### Brief
Rewrite the records below, changing every "camera" to "viewer" and leaving everything else unchanged. Do not include the pictures.

==== Provided records

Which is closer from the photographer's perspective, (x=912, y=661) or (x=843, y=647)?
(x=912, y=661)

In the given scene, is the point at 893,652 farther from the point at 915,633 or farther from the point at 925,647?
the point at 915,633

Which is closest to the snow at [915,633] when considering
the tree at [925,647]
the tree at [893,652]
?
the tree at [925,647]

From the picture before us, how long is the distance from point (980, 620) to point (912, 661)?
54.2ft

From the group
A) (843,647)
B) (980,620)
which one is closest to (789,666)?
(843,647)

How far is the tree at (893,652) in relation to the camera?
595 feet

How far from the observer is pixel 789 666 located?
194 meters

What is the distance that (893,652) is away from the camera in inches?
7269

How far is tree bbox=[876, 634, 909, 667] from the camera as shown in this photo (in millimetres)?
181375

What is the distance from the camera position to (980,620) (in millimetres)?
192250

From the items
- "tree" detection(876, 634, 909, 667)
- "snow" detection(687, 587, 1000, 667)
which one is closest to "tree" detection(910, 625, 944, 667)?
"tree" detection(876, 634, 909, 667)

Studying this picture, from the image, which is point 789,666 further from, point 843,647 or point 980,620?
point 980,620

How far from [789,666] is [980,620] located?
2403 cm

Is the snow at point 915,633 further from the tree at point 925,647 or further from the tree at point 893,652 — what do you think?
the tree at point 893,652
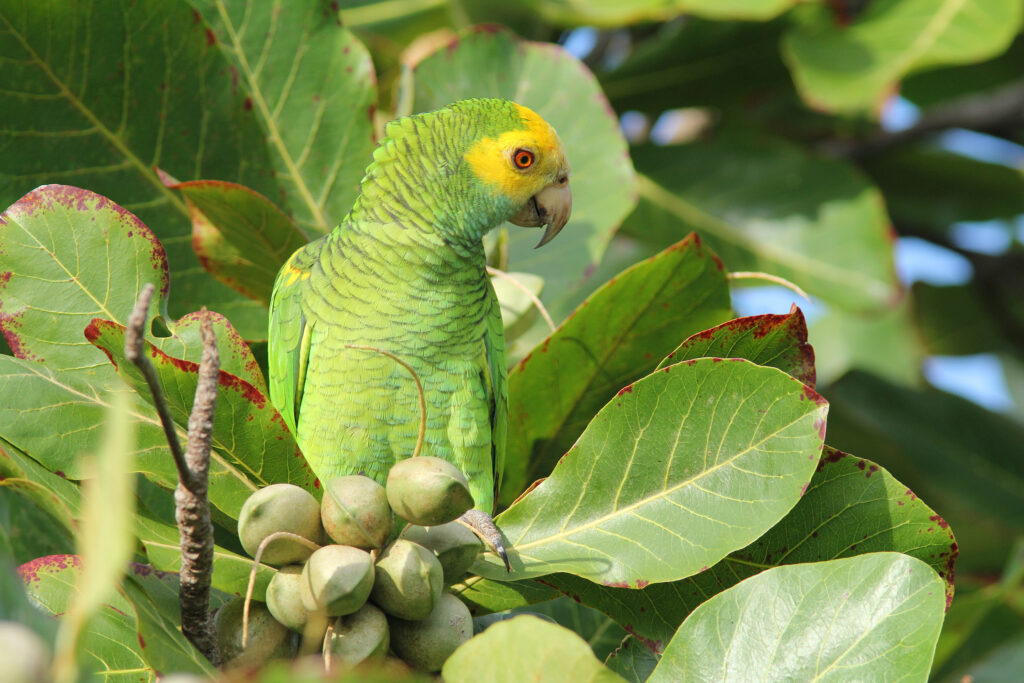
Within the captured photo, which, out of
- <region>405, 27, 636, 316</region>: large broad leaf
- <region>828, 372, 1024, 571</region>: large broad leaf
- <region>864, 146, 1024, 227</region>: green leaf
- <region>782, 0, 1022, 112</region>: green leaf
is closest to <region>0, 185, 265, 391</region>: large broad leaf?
<region>405, 27, 636, 316</region>: large broad leaf

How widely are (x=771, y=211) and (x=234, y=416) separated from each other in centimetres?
202

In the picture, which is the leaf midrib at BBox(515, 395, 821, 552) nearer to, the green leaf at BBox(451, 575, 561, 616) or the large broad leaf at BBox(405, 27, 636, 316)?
the green leaf at BBox(451, 575, 561, 616)

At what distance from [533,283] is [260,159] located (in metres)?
0.57

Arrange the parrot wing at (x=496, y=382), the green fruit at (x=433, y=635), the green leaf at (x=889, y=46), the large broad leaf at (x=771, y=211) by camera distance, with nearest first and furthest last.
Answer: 1. the green fruit at (x=433, y=635)
2. the parrot wing at (x=496, y=382)
3. the green leaf at (x=889, y=46)
4. the large broad leaf at (x=771, y=211)

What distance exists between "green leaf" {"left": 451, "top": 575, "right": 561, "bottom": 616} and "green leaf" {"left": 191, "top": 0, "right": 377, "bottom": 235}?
0.89m

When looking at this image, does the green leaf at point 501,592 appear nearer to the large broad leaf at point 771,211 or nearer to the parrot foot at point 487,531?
the parrot foot at point 487,531

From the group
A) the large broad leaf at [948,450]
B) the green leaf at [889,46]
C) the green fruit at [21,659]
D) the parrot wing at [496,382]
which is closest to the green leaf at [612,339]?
the parrot wing at [496,382]

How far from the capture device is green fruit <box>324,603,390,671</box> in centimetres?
93

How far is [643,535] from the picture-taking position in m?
1.08

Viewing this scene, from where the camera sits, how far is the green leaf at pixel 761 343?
1.20 meters

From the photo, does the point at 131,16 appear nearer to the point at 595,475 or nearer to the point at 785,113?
the point at 595,475

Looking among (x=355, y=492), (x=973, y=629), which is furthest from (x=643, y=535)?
(x=973, y=629)

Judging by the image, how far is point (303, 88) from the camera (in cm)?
170

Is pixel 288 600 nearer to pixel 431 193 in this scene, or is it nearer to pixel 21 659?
pixel 21 659
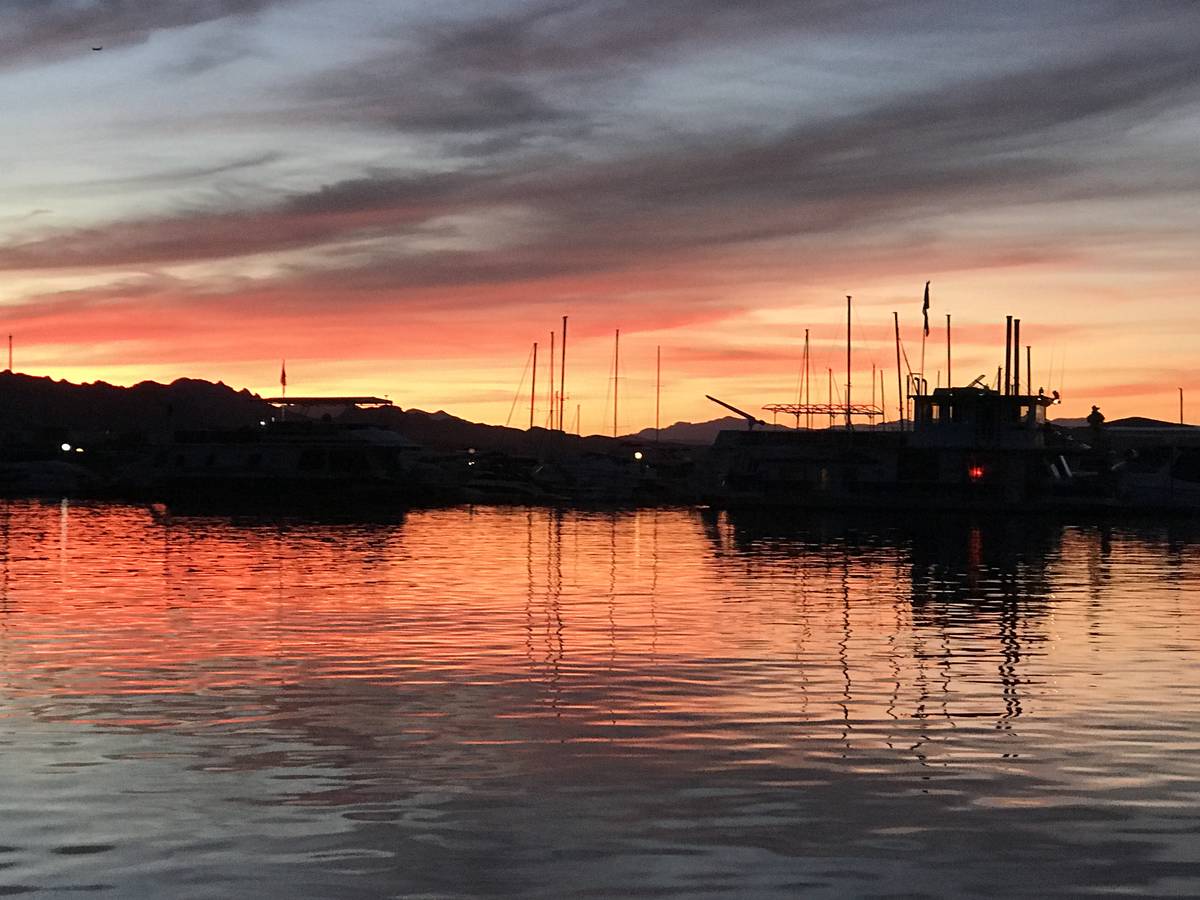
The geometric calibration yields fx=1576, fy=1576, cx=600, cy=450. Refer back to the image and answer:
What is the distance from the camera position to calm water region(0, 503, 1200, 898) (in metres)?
13.7

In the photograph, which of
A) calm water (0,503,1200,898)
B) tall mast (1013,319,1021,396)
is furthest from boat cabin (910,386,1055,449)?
calm water (0,503,1200,898)

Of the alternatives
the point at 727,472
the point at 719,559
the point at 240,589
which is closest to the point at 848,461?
the point at 727,472

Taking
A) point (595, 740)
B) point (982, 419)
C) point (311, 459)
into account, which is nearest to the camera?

========

### Task answer
Which is closer from the photographer's perspective, (x=912, y=661) or (x=843, y=647)?
(x=912, y=661)

In the given scene, is the point at 893,652 farther from the point at 915,633 or farther from the point at 925,647?
the point at 915,633

Which is closest to the snow at [915,633] when considering
the tree at [925,647]
the tree at [893,652]
?
the tree at [925,647]

From the picture before us, how long is the distance from point (980, 620) to point (912, 661)?
54.2ft

From the group
A) (843,647)
B) (980,620)
which one is closest to (789,666)?
(843,647)

How far is the tree at (893,652) in relation to the viewer?
595 feet

How far from the observer is pixel 789 666 located?
194 meters

What is the distance that (893,652) is away from the viewer in inches?
7269

How far is tree bbox=[876, 634, 909, 667] from the viewer as shown in this photo (in millimetres)?
181375

What is the distance from the viewer position to (980,620) (in millimetres)?
192250

From the items
- "tree" detection(876, 634, 909, 667)
- "snow" detection(687, 587, 1000, 667)
which one is closest to "tree" detection(910, 625, 944, 667)?
"tree" detection(876, 634, 909, 667)

Studying this picture, from the image, which is point 789,666 further from, point 843,647 or point 980,620?
point 980,620

How far from [789,666] is [980,620] located?
2403 cm

Is the snow at point 915,633 further from the tree at point 925,647 or further from the tree at point 893,652 — what do you think?
the tree at point 893,652
Within the captured photo, which, out of
- <region>405, 27, 636, 316</region>: large broad leaf
- <region>828, 372, 1024, 571</region>: large broad leaf
- <region>864, 146, 1024, 227</region>: green leaf
- <region>782, 0, 1022, 112</region>: green leaf
is closest to <region>0, 185, 265, 391</region>: large broad leaf?
<region>405, 27, 636, 316</region>: large broad leaf

How widely are (x=771, y=211) and (x=234, y=416) separated from each other in centimetres?
202

In the picture, which is the leaf midrib at BBox(515, 395, 821, 552) nearer to, the green leaf at BBox(451, 575, 561, 616) or the large broad leaf at BBox(405, 27, 636, 316)?
the green leaf at BBox(451, 575, 561, 616)

At what distance from [533,283] is [260,159] located (in metres)?
0.57

Arrange the parrot wing at (x=496, y=382), the green fruit at (x=433, y=635), the green leaf at (x=889, y=46), the large broad leaf at (x=771, y=211) by viewer distance, with nearest first and furthest last.
Answer: 1. the green fruit at (x=433, y=635)
2. the parrot wing at (x=496, y=382)
3. the green leaf at (x=889, y=46)
4. the large broad leaf at (x=771, y=211)

What distance exists between "green leaf" {"left": 451, "top": 575, "right": 561, "bottom": 616} and "green leaf" {"left": 191, "top": 0, "right": 377, "bottom": 235}?
0.89m

When looking at this image, does the green leaf at point 501,592 appear nearer to the large broad leaf at point 771,211 or nearer to the parrot foot at point 487,531?
the parrot foot at point 487,531

From the group
A) the large broad leaf at [948,450]
B) the green leaf at [889,46]
C) the green fruit at [21,659]
D) the parrot wing at [496,382]
which is closest to the green leaf at [612,339]?
the parrot wing at [496,382]

How far from the capture device is green fruit <box>324,603,390,671</box> in centimetres?
93

How far is [643,535] from the picture-taking position in m?
1.08

Viewing this scene, from where the viewer sits, how far is the green leaf at pixel 761 343?
1.20 meters

From the photo, does the point at 131,16 appear nearer to the point at 595,475 or nearer to the point at 785,113?
the point at 595,475

Looking among (x=355, y=492), (x=973, y=629), which is furthest from (x=643, y=535)?
(x=973, y=629)

Judging by the image, how far is point (303, 88) from the viewer (in cm)?
170

Is pixel 288 600 nearer to pixel 431 193 in this scene, or is it nearer to pixel 21 659?
pixel 21 659
The geometric calibration yields fx=1576, fy=1576, cx=600, cy=450. Refer back to the image and answer:
What is the distance from the viewer position to calm water region(0, 503, 1200, 898) (in metres)?
13.7

In the photograph, which of
A) calm water (0,503,1200,898)
B) tall mast (1013,319,1021,396)
is furthest from boat cabin (910,386,1055,449)?
calm water (0,503,1200,898)

Of the alternatives
the point at 727,472
the point at 719,559
the point at 240,589
which is closest to the point at 848,461?
the point at 727,472

Taking
A) point (595, 740)
B) point (982, 419)
C) point (311, 459)
into account, which is nearest to the viewer?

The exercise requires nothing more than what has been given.